### Aufgabe 1
Beantworte anhand des Quellenauszugs:
(a) Welches Datum nennt der Quellenauszug im ersten Satz?
(b) Welche Quelle wird für die Formulierung »day to be proud of« angegeben?
(c) In welchen Protesten steht der weltbildhafte Antizionismus laut Quellenauszug vor einer neuen weltweiten Konjunktur?

### Quellenauszug
Viel ist über den 7. Oktober 2023 geschrieben worden, auch darüber, was diese Ereignisse mit zum Vorschein brachten, unter anderem die weitgehende Empathielosigkeit gewisser Teile der campistischen Linken gegenüber den Opfern des Hamas-Angriffs. In deren Perspektive wurde der reaktionäre, antiisraelische, frauenfeindliche Gewaltexzess zur »militärischen Operation« des »palästinensischen Widerstands« (u. a. Klasse gegen Klasse), kurz ein »day to be proud of« (Palästina spricht). Ein weltbildhafter Antizionismus[1] mit Anschlussfähigkeit an den Antisemitismus und mit teils antisemitischen Ausformungen feiert fröhlich Urständ und steht in Teilen der propalästinensischen und Anti-Kriegs-Proteste vor einer neuen weltweiten Konjunktur.

### Aufgabe 2
Schreib die Einträge ab der Zeile mit „Target: right lung.“ bis zum Ende der Einträge unverändert ab, beide Enden eingeschlossen. Lass die Bilder dabei weg.

### Vorliegende Einträge
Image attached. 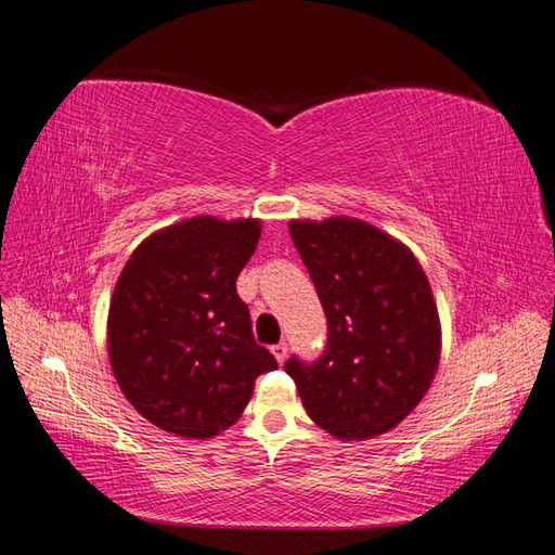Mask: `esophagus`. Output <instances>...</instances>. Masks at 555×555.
Here are the masks:
<instances>
[{
	"label": "esophagus",
	"mask_w": 555,
	"mask_h": 555,
	"mask_svg": "<svg viewBox=\"0 0 555 555\" xmlns=\"http://www.w3.org/2000/svg\"><path fill=\"white\" fill-rule=\"evenodd\" d=\"M273 357L278 359V363L282 365L284 361H287V343H278L273 345Z\"/></svg>",
	"instance_id": "esophagus-1"
}]
</instances>
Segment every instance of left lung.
Returning <instances> with one entry per match:
<instances>
[{"label": "left lung", "instance_id": "obj_1", "mask_svg": "<svg viewBox=\"0 0 555 555\" xmlns=\"http://www.w3.org/2000/svg\"><path fill=\"white\" fill-rule=\"evenodd\" d=\"M328 322L319 361L284 371L312 422L333 438L371 440L405 418L438 373L442 326L412 249L357 217L292 220Z\"/></svg>", "mask_w": 555, "mask_h": 555}]
</instances>
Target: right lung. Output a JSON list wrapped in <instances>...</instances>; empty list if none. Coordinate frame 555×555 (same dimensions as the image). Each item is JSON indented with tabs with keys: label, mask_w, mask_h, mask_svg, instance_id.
Instances as JSON below:
<instances>
[{
	"label": "right lung",
	"mask_w": 555,
	"mask_h": 555,
	"mask_svg": "<svg viewBox=\"0 0 555 555\" xmlns=\"http://www.w3.org/2000/svg\"><path fill=\"white\" fill-rule=\"evenodd\" d=\"M261 220L196 215L131 251L108 308V359L133 410L180 438L233 426L255 379L278 367L257 345L236 278Z\"/></svg>",
	"instance_id": "right-lung-1"
}]
</instances>
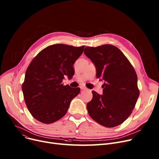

### Ausgabe 1
(a) Den 7. Oktober 2023.
(b) Palästina spricht.
(c) In Teilen der propalästinensischen und Anti-Kriegs-Proteste.

### Ausgabe 2
Target: right lung. Output a JSON list wrapped in <instances>...</instances>; empty list if none. Coordinate frame 555×555 (same dimensions as the image). Each item is JSON indented with tabs with keys: label, mask_w, mask_h, mask_svg, instance_id.
Instances as JSON below:
<instances>
[{
	"label": "right lung",
	"mask_w": 555,
	"mask_h": 555,
	"mask_svg": "<svg viewBox=\"0 0 555 555\" xmlns=\"http://www.w3.org/2000/svg\"><path fill=\"white\" fill-rule=\"evenodd\" d=\"M261 220L196 215L131 251L108 308V359L133 410L180 438L233 426L255 379L278 367L257 345L236 278Z\"/></svg>",
	"instance_id": "right-lung-1"
}]
</instances>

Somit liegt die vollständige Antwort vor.